Lay out every line of the records below as a JSON list of strings, one string per line, leaving out blank lines.

Excerpts from spatial question data:
* * * * * * *

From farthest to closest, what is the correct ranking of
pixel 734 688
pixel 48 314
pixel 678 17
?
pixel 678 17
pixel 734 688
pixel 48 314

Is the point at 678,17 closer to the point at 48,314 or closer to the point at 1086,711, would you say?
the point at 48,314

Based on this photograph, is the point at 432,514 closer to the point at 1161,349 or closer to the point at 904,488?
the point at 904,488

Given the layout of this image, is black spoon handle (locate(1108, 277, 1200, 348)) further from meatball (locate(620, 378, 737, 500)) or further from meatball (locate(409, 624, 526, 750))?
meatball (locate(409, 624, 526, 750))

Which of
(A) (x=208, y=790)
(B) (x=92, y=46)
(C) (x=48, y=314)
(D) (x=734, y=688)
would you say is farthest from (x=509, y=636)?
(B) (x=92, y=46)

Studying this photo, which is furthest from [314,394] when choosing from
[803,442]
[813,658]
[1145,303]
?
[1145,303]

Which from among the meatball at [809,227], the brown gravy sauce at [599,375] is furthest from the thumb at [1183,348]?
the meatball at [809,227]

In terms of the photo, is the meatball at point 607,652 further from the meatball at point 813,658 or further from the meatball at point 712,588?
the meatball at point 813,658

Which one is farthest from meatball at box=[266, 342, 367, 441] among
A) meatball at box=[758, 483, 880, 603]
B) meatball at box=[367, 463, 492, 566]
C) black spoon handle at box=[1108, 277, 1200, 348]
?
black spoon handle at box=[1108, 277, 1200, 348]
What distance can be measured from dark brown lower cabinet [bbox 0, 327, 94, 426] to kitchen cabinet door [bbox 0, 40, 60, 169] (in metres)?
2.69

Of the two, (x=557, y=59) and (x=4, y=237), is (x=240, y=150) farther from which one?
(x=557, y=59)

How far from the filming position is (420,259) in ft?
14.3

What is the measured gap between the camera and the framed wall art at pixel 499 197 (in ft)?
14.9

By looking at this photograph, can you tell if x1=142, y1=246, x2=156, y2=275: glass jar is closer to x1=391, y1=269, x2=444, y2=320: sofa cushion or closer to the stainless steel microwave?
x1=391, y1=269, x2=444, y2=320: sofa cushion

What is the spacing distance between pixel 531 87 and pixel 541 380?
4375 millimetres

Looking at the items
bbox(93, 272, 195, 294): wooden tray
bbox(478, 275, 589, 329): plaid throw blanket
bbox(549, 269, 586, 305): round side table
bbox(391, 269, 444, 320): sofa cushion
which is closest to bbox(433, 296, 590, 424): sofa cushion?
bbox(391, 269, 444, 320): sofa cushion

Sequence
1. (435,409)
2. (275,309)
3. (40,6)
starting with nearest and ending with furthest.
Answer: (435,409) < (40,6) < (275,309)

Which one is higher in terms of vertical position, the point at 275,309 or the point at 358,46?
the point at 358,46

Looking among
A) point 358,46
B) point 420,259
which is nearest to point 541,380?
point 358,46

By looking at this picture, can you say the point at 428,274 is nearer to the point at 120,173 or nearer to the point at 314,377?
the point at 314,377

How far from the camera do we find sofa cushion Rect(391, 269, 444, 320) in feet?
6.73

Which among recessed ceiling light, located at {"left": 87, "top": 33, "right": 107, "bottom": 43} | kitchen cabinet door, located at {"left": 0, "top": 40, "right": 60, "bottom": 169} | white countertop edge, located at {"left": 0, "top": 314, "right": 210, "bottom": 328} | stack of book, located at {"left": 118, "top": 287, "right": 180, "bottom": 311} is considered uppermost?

* * * * * * *

→ **TASK ANSWER**:
[
  "From farthest to closest, what is the correct ranking of",
  "pixel 734 688",
  "pixel 48 314",
  "pixel 678 17",
  "?",
  "pixel 678 17",
  "pixel 734 688",
  "pixel 48 314",
  "Is the point at 678,17 closer to the point at 48,314 or closer to the point at 1086,711, would you say?",
  "the point at 48,314",
  "Based on this photograph, is the point at 432,514 closer to the point at 1161,349 or closer to the point at 904,488?",
  "the point at 904,488",
  "Given the layout of this image, is black spoon handle (locate(1108, 277, 1200, 348)) further from meatball (locate(620, 378, 737, 500)) or further from meatball (locate(409, 624, 526, 750))?",
  "meatball (locate(409, 624, 526, 750))",
  "Which of",
  "(A) (x=208, y=790)",
  "(B) (x=92, y=46)",
  "(C) (x=48, y=314)",
  "(D) (x=734, y=688)",
  "would you say is farthest from (x=509, y=636)?",
  "(B) (x=92, y=46)",
  "Studying this photo, which is furthest from [314,394] when choosing from",
  "[803,442]",
  "[813,658]",
  "[1145,303]",
  "?",
  "[1145,303]",
  "Which from among the meatball at [809,227], the brown gravy sauce at [599,375] is furthest from the thumb at [1183,348]?",
  "the meatball at [809,227]",
  "In terms of the photo, is the meatball at point 607,652 further from the meatball at point 813,658 or further from the meatball at point 712,588?",
  "the meatball at point 813,658",
  "Which one is farthest from meatball at box=[266, 342, 367, 441] among",
  "A) meatball at box=[758, 483, 880, 603]",
  "B) meatball at box=[367, 463, 492, 566]",
  "C) black spoon handle at box=[1108, 277, 1200, 348]",
  "?",
  "black spoon handle at box=[1108, 277, 1200, 348]",
  "What distance can be measured from dark brown lower cabinet [bbox 0, 327, 94, 426] to kitchen cabinet door [bbox 0, 40, 60, 169] (in metres)?",
  "2.69",
  "Of the two, (x=557, y=59) and (x=4, y=237), is (x=240, y=150) farther from which one?",
  "(x=557, y=59)",
  "How far from the filming position is (420,259) in ft?",
  "14.3",
  "What is the measured gap between the camera and the framed wall art at pixel 499 197 (in ft)?",
  "14.9",
  "By looking at this photograph, can you tell if x1=142, y1=246, x2=156, y2=275: glass jar is closer to x1=391, y1=269, x2=444, y2=320: sofa cushion or closer to the stainless steel microwave?",
  "x1=391, y1=269, x2=444, y2=320: sofa cushion",
  "What is the spacing distance between pixel 531 87 and pixel 541 380?",
  "4375 millimetres",
  "Looking at the items",
  "bbox(93, 272, 195, 294): wooden tray",
  "bbox(478, 275, 589, 329): plaid throw blanket",
  "bbox(549, 269, 586, 305): round side table",
  "bbox(391, 269, 444, 320): sofa cushion",
  "which is closest to bbox(433, 296, 590, 424): sofa cushion?",
  "bbox(391, 269, 444, 320): sofa cushion",
  "Sequence",
  "1. (435,409)",
  "2. (275,309)",
  "3. (40,6)",
  "starting with nearest and ending with furthest.",
  "Answer: (435,409) < (40,6) < (275,309)",
  "Which one is higher in terms of vertical position, the point at 275,309 or the point at 358,46?",
  "the point at 358,46",
  "Looking among",
  "A) point 358,46",
  "B) point 420,259",
  "which is nearest to point 541,380?",
  "point 358,46",
  "By looking at this picture, can you say the point at 428,274 is nearer to the point at 120,173 or nearer to the point at 314,377?",
  "the point at 314,377",
  "How far from the camera do we find sofa cushion Rect(391, 269, 444, 320) in feet?",
  "6.73",
  "Which among recessed ceiling light, located at {\"left\": 87, \"top\": 33, \"right\": 107, \"bottom\": 43} | kitchen cabinet door, located at {\"left\": 0, \"top\": 40, \"right\": 60, \"bottom\": 169} | white countertop edge, located at {\"left\": 0, \"top\": 314, \"right\": 210, \"bottom\": 328} | stack of book, located at {\"left\": 118, \"top\": 287, \"right\": 180, \"bottom\": 311} is considered uppermost?"
]